Republican presidential hopeful Herman Cain suggested that his political opponents are trying to derail his campaign by attacking his character and integrity and that he has no plans to end his pursuit for the White House.
“They have been trying to do a character assassination on me,” Cain complained to a crowd of onlookers in West Chester, Ohio, on Wednesday. “They are attacking my character, my reputation and my name in order to try and bring me down. I don’t believe American is going to let that happen to me.”
Cain also repeatedly told the Ohio crowd, “I want to be president,” and encouraged those gathered to “raise some Cain!”
The latest trouble for Cain came on Monday when Atlanta resident Ginger White say she and Cain had a 13-year, “on and off” relationship and that it ended in March of this year.
Cain categorically denied the relationship, saying his relationship with White was “very casual.” However, no one in Cain’s family or close circle of friends, including his wife, knew White.
The first revelations of sexual harassment surfaced after an online Washington news publication broke the story that two women had accused Cain of harassment and subsequently reached an undisclosed settlement with the National Restaurant Association, which Cain headed in the late 1990s. Another woman, Sharon Bialek, came forward saying that Cain had inappropriately touched her and made suggestive comments after a dinner one evening.
After White came forward with her comments, Cain’s campaign said they were “reassessing” their campaign, but senior campaign advisers stressed that Cain was not dropping out of the race.
In order to clear up any confusion regarding his plans, Cain tweeted, “The definition of reassess is: To consider again, esp. while paying attention to new factors. Doesn’t sound like dropping out…”
White is still standing by her story, despite Cain’s denials. After Cain referred to her as a “troubled” woman, White responded, telling Good Morning America on Wednesday that it is “very disappointing that he would call me troubled.”
Also, White pointed out that the relationship was not a matter of “sex for cash.”
Still, political insiders are wondering if Cain can continue to mount a viable campaign in the face of dropping poll numbers and having to deal with issues that are detracting from the message of jobs, the economy and pro-family values.

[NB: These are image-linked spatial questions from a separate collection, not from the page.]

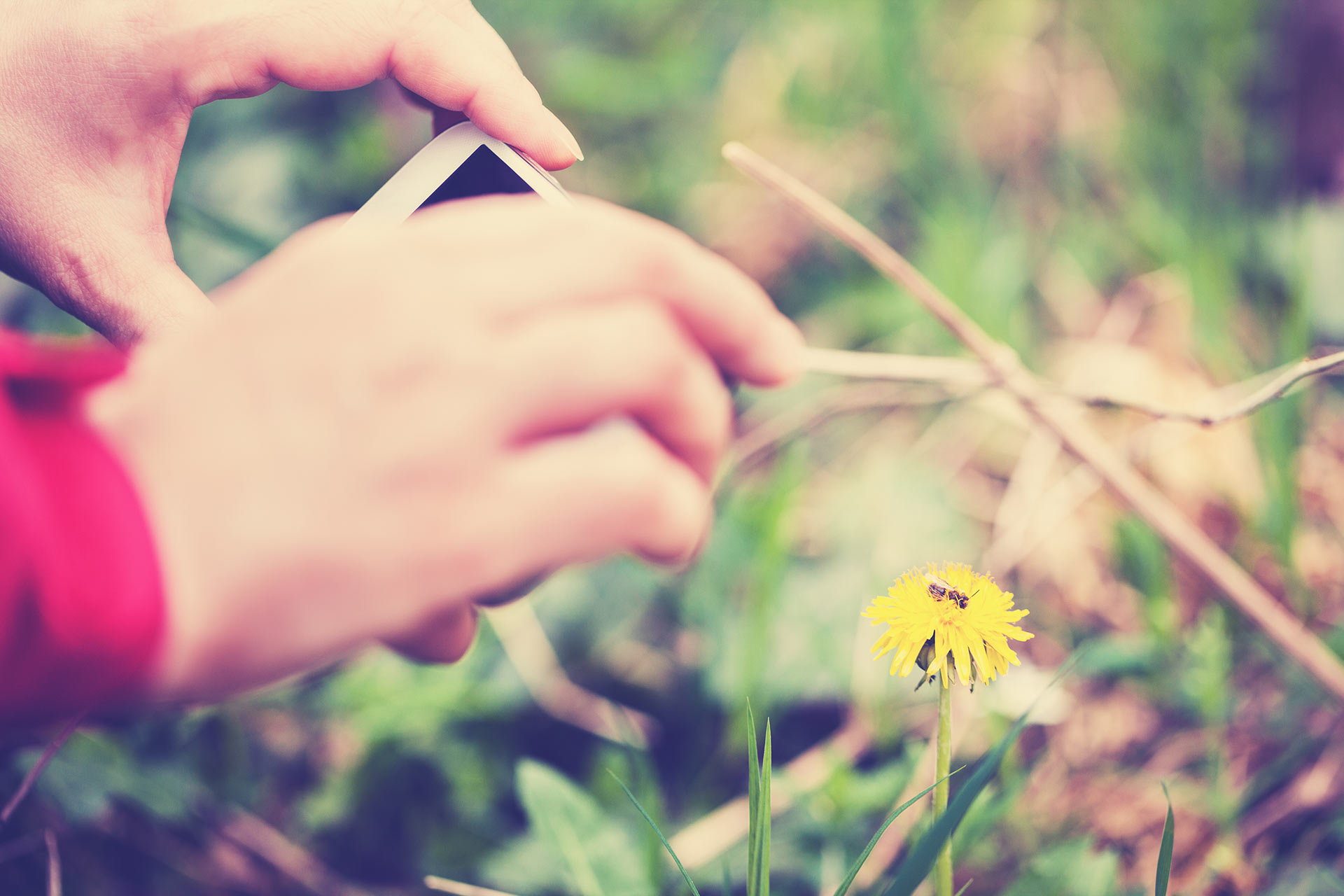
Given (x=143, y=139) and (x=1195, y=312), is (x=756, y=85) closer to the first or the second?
(x=1195, y=312)

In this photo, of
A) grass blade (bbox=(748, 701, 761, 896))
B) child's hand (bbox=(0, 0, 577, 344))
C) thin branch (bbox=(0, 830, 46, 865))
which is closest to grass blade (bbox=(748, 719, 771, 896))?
grass blade (bbox=(748, 701, 761, 896))

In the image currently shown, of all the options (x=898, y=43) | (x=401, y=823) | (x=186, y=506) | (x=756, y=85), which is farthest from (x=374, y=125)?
(x=186, y=506)

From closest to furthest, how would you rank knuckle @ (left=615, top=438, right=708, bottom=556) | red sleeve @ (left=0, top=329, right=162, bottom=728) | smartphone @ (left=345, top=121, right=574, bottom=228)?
red sleeve @ (left=0, top=329, right=162, bottom=728) < knuckle @ (left=615, top=438, right=708, bottom=556) < smartphone @ (left=345, top=121, right=574, bottom=228)

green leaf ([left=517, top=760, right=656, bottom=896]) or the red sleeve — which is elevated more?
the red sleeve

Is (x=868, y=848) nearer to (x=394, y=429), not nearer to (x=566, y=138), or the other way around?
(x=394, y=429)

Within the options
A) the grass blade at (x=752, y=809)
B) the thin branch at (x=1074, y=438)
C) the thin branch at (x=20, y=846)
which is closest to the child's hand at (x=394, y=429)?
the grass blade at (x=752, y=809)

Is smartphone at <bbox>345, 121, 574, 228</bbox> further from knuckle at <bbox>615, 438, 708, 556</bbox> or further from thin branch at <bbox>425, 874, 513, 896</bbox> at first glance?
thin branch at <bbox>425, 874, 513, 896</bbox>
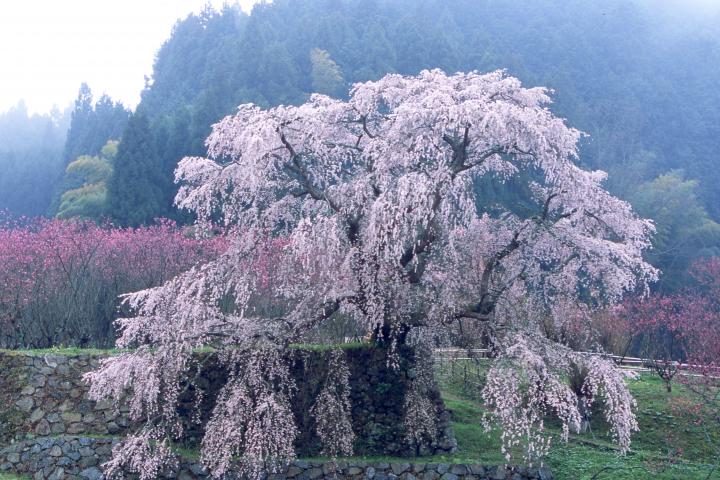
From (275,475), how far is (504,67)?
3199cm

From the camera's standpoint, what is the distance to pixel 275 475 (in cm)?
1005

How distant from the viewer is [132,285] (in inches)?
552

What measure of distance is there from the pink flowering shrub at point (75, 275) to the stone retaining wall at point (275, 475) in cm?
307

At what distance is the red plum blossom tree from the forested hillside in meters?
13.6

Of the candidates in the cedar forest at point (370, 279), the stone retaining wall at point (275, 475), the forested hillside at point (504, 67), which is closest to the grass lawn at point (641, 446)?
the cedar forest at point (370, 279)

“The bottom line is conservatives want someone other than Mitt Romney and are looking for the right candidate,” said Louisiana GOP consultant Mike Bayham. “I don’t think many people felt Herman had a chance. He just wants to sell some books and make sure he has a good platform after he has to drop out. And he certainly won’t be considered for a vice presidential spot.”
Trying to say focused, Cain reminded the Ohio crowd about his 9-9-9 plan and that his lack of foreign policy experience was no different from former president Ronald Reagan’s. He also took the opportunity to invoke religion into his comments.
“I have discovered there’s your plan in life and there’s God’s plan.”
Making light of the situation, Cain joked about with crowd and how his opponents were saying his support was steadily eroding.
“Some even predicted that this room would be empty today. I don’t think I see any empty seats in here.”
Cain will travel to New Hampshire later today to meet with supporters and undoubtedly face a curious press corp.